Work to do
Reproduce every one of the rows below word for word, leaving out the pictures.

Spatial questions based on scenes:
--- --- ---

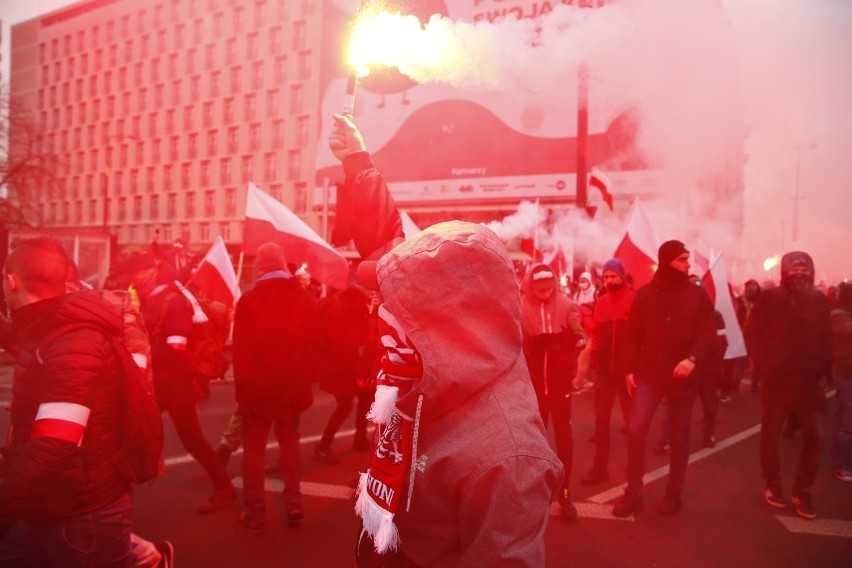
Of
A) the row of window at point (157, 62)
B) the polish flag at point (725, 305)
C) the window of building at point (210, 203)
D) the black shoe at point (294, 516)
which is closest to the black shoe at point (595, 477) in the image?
the black shoe at point (294, 516)

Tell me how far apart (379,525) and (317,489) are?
3948 millimetres

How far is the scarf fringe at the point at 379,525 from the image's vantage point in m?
1.40

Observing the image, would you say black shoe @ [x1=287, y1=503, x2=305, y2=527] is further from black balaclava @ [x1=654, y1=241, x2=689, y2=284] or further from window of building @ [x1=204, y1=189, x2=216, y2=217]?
window of building @ [x1=204, y1=189, x2=216, y2=217]

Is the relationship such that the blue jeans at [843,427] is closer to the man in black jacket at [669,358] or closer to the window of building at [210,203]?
the man in black jacket at [669,358]

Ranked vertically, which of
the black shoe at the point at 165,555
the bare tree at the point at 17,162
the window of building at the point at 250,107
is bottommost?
the black shoe at the point at 165,555

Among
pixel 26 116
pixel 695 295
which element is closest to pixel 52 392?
pixel 695 295

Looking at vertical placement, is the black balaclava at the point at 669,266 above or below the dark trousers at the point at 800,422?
above

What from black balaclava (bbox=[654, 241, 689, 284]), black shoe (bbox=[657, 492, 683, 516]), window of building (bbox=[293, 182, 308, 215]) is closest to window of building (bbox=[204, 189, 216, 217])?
window of building (bbox=[293, 182, 308, 215])

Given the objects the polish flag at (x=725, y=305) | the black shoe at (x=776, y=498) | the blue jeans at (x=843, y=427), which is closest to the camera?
the black shoe at (x=776, y=498)

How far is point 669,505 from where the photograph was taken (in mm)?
4703

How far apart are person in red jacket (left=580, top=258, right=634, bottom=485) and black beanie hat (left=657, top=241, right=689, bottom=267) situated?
84 centimetres

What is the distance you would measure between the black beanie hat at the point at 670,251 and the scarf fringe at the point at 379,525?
149 inches

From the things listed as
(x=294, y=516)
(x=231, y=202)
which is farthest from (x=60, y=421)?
(x=231, y=202)

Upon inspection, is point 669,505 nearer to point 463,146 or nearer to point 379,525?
point 379,525
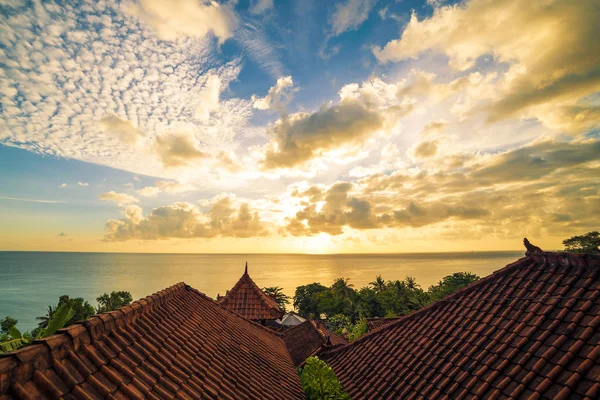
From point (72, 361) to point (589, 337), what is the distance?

--- --- ---

Exercise answer
Of
A) the row of window at point (157, 62)
B) the polish flag at point (725, 305)
C) the window of building at point (210, 203)
D) the black shoe at point (294, 516)
which is closest to the black shoe at point (595, 477) in the image?
the black shoe at point (294, 516)

Tell me how far apart (379,525) and (317,489) are?
3948 millimetres

How far is the scarf fringe at the point at 379,525 from the image's vantage point in m?
1.40

Observing the image, would you say black shoe @ [x1=287, y1=503, x2=305, y2=527] is further from black balaclava @ [x1=654, y1=241, x2=689, y2=284] or further from window of building @ [x1=204, y1=189, x2=216, y2=217]?
window of building @ [x1=204, y1=189, x2=216, y2=217]

Is the relationship such that the blue jeans at [843,427] is closer to the man in black jacket at [669,358] or closer to the window of building at [210,203]?
the man in black jacket at [669,358]

Ranked vertically, which of
the black shoe at the point at 165,555
the bare tree at the point at 17,162
the window of building at the point at 250,107
is bottommost?
the black shoe at the point at 165,555

Among
pixel 26 116
pixel 695 295
which element is closest to pixel 52 392?
pixel 695 295

Looking at vertical placement, is the black balaclava at the point at 669,266 above or below the dark trousers at the point at 800,422?
above

What from black balaclava (bbox=[654, 241, 689, 284]), black shoe (bbox=[657, 492, 683, 516]), window of building (bbox=[293, 182, 308, 215]) is closest to window of building (bbox=[204, 189, 216, 217])?
window of building (bbox=[293, 182, 308, 215])

Given the objects the polish flag at (x=725, y=305) | the black shoe at (x=776, y=498) | the blue jeans at (x=843, y=427), which is closest to the camera?
the black shoe at (x=776, y=498)

How far is point 669,505 from where the photograph was taken (in mm)?
4703

How far apart are person in red jacket (left=580, top=258, right=634, bottom=485) and black beanie hat (left=657, top=241, right=689, bottom=267) situated?
84 centimetres

What is the distance you would measure between the black beanie hat at the point at 670,251 and the scarf fringe at the point at 379,525?
149 inches

From the things listed as
(x=294, y=516)
(x=231, y=202)
which is farthest from (x=60, y=421)?
(x=231, y=202)

Upon inspection, is point 669,505 nearer to point 463,146 or nearer to point 379,525?
point 379,525
From point (72, 361) to point (589, 337), what is the distance?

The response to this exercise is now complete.